Exercise:
Copy out, exactly as written, only the line containing "display: block;" and the lines after it through the end of the records.

Content starts

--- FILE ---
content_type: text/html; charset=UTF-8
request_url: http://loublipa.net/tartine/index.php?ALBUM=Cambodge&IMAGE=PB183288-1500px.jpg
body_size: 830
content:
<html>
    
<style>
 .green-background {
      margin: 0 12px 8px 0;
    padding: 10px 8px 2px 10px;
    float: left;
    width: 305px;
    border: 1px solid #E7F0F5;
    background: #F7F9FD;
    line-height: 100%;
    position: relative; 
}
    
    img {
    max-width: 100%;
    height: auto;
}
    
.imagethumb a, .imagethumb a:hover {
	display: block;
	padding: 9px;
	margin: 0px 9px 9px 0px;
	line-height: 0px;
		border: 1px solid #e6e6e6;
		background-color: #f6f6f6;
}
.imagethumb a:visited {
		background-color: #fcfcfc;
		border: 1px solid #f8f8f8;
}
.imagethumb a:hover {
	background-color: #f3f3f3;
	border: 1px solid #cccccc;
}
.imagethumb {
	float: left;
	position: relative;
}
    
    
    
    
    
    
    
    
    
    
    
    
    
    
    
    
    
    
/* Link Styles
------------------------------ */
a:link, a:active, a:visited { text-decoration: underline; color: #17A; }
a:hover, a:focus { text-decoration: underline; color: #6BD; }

Content ends

Task output:
	display: block;
	padding: 9px;
	margin: 0px 9px 9px 0px;
	line-height: 0px;
		border: 1px solid #e6e6e6;
		background-color: #f6f6f6;
}
.imagethumb a:visited {
		background-color: #fcfcfc;
		border: 1px solid #f8f8f8;
}
.imagethumb a:hover {
	background-color: #f3f3f3;
	border: 1px solid #cccccc;
}
.imagethumb {
	float: left;
	position: relative;
}
    
    
    
    
    
    
    
    
    
    
    
    
    
    
    
    
    
    
/* Link Styles
------------------------------ */
a:link, a:active, a:visited { text-decoration: underline; color: #17A; }
a:hover, a:focus { text-decoration: underline; color: #6BD; }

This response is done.